Wysyłany pakiet będzie zawierał ciąg liczb: [7E, B0, A0, 02, 93, 33, CRC]. Aby go wysłać, w programie terminalowym w polu wysyłania można wpisać ciąg znaków $7E$B0$A0$02$93$33$00. Zamiast sumy kontrolnej wysyłamy tutaj liczbę 0x00, natomiast znak "$" w programie terminalbpp (lub Terminal by Br@ y++) używany jest jako przedrostek liczby w formacie szesnastkowym.
Jeśli za pomocą tego samego polecenia SPP_ID_CHAN_VALUE zechcemy ustawić jasności w kanałach 3, 4 i 5 na odpowiednio 0x33, 0x44 i 0x55, to należy wysłać taki pakiet, jak na rysunku 9. Tak będą działały polecenia z tabeli 2 o kodach od 0x90 do 0xC0, dla których występuje parametr określający wartość nastawy.
Nieco prostsze będą polecenia jednobajtowe, służące do sterowania pojedynczych kanałów, o kodach 0x1n do 0x8n oraz ogólne: 0x04 do 0x07. Przykład pakietu włączającego domyślny poziom jasności w kanale 5 będzie następujący (adresy i zapis jak w poprzednim przykładzie): [7E, B0, A0, 01, 15, CRC].
Stosując komendę Multichannel możemy w jednym pakiecie wysłać jednakowe polecenie do wielu kanałów, np. wyłączyć wybrane kanały lub zadać im jednakowe poziomy jasności. Składnia pakietu Multichannel została omówiona w pierwszej części artykułu o protokole SPPoB. Tutaj przedstawię jedynie prosty przykład. W przypadku omawianego sterownika, gdy chcemy przy pomocy polecenia SPP_ID_CHAN_TOGGLE_ALT (0x60) odwrócić stany w kanałach 9, 8, 7, 5, 2, 0 (ich maska bitowa to 0000 0011 1010 0101 czyli 0x03A5), to wyślemy np. następujący pakiet: [7E, B0, A0, 04, 08, 03, A5, 60, CRC].
I wreszcie możemy odczytać aktualne ustawienia dla sterownika wysyłając żądania z odpowiednimi parametrami. Przykład sekwencji żądanie-odpowiedź z parametrem 0 oznaczającym odczyt zadanych jasności został przedstawiony na rysunku 10.

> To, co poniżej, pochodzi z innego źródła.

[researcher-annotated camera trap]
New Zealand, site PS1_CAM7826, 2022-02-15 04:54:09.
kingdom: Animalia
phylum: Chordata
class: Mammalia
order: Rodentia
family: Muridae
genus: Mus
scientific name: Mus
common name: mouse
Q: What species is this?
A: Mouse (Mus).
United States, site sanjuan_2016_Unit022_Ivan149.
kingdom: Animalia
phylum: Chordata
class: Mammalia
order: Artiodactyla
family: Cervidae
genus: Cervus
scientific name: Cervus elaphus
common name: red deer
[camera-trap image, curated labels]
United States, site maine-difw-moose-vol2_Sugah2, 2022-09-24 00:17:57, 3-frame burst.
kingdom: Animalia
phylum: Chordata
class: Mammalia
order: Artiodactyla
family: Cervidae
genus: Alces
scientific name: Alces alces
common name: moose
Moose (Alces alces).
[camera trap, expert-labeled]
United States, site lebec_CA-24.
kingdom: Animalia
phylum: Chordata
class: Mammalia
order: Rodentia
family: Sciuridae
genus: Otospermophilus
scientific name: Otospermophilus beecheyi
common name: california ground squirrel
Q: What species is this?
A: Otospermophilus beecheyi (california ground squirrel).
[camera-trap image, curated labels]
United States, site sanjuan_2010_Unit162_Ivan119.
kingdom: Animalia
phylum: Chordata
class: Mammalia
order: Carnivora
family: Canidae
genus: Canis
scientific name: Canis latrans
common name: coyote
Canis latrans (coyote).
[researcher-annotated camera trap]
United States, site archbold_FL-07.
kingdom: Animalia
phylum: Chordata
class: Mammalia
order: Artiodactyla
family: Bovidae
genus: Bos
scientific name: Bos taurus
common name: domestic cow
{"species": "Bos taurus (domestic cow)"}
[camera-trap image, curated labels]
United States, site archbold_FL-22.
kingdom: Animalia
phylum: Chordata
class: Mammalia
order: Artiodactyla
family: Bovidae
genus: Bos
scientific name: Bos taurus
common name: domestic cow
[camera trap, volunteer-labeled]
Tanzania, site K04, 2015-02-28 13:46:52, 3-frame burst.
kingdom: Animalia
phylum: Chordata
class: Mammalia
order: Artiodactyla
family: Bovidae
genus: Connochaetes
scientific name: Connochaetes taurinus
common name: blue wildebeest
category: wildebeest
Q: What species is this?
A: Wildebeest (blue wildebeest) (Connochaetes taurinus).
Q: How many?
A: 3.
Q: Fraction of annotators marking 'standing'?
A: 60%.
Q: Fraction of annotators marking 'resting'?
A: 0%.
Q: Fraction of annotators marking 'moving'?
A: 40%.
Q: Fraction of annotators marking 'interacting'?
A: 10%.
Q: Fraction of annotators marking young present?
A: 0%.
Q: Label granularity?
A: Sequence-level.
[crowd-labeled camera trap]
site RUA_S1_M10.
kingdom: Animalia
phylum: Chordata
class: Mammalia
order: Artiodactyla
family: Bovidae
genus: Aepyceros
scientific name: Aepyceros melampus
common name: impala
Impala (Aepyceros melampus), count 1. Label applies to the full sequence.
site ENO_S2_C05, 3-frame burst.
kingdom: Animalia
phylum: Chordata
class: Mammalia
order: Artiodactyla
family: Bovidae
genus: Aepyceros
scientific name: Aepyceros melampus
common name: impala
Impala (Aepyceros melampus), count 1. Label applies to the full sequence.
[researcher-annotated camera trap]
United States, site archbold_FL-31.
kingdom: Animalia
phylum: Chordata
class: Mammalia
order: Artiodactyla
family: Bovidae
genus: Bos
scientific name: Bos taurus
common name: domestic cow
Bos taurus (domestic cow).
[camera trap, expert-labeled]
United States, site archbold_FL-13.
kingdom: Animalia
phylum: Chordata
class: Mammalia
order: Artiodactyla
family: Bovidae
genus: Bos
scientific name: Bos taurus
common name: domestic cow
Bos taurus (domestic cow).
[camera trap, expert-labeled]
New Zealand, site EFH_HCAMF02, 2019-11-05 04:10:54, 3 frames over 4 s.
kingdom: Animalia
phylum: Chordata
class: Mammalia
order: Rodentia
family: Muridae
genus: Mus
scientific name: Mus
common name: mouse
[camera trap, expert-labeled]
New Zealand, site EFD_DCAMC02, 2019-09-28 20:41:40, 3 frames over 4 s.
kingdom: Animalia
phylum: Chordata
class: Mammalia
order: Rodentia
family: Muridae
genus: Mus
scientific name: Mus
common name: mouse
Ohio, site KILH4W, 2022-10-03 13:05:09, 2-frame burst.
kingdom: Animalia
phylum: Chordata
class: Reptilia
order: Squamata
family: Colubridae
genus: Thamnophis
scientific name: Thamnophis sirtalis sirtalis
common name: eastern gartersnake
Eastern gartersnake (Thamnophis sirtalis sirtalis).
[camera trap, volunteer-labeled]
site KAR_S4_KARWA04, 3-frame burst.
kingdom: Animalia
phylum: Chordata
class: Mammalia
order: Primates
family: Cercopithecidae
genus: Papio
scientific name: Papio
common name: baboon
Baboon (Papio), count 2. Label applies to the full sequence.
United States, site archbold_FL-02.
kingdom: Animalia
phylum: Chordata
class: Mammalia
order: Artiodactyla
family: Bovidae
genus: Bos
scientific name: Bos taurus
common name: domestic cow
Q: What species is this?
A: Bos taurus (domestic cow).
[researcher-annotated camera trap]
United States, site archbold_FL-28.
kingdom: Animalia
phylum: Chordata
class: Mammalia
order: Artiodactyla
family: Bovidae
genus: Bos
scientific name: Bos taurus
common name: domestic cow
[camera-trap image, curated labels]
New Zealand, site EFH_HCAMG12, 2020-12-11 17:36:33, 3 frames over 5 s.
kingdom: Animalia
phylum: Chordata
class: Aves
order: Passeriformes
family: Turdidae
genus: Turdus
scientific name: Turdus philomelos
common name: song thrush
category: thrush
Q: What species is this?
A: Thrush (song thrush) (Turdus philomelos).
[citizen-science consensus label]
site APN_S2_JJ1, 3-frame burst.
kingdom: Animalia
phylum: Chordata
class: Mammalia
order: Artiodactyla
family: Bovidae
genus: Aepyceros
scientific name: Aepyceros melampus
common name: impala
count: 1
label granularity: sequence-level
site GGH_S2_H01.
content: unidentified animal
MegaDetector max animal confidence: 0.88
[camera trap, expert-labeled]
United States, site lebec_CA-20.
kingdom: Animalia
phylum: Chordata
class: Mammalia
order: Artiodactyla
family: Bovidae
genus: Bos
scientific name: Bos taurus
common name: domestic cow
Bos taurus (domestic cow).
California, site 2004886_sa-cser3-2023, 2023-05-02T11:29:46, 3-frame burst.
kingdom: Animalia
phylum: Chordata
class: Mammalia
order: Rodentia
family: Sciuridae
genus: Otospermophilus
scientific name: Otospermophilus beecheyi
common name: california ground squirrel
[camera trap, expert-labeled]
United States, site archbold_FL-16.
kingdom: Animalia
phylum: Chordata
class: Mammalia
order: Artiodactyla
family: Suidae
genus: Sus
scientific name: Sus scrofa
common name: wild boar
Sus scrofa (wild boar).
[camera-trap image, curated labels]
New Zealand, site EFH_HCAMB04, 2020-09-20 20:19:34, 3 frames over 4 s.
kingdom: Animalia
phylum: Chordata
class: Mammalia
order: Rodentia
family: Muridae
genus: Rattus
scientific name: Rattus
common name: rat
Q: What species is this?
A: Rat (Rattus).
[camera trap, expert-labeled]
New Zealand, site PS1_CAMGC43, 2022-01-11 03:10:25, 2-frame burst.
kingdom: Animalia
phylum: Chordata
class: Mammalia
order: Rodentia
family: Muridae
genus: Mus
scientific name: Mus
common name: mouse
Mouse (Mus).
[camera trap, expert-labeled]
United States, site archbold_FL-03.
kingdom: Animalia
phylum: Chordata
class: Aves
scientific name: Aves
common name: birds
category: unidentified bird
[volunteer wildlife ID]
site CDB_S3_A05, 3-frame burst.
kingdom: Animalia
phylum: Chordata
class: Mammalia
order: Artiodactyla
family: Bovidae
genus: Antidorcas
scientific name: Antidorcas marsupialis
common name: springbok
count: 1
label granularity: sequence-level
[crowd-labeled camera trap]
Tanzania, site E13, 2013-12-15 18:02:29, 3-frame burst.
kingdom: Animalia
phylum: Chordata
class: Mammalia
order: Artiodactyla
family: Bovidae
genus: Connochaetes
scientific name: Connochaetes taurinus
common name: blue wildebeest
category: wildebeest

Podsumowanie i dalsze pomysły
Z racji dostępności kodów źródłowych i oczywiście schematów sprzętu, sterownik pasków LED można bez trudu dostosować do realizacji własnego pomysłu: zarówno w dziedzinie nowych efektów, jak i interfejsu zewnętrznego. Ponadto płytka drukowana jest kompatybilna z wieloma mikrokontrolerami STM32F103, również takimi, które mają duże ilości wewnętrznych pamięci.
Może to ułatwić zaszycie wewnątrz sterownika nawet całkiem rozbudowanej logiki działania. Wyprowadzony na zewnątrz interfejs RS-485 jest także bardzo uniwersalny i tani w implementacji. Dlatego nie powinno być trudności z wykonaniem przejściówek z innych interfejsów (USB, RS-232) lub wykonaniem zewnętrznych kontrolerów generujących polecenia Modbus lub SPPoB na podstawie danych odebranych np. z pilotów RC-5 czy modułów Bluetooth. Po modyfikacji oprogramowania urządzenie powinno nadawać się także do pracy jako generator "atmosfery" (ambient light) wokół monitora lub telewizora.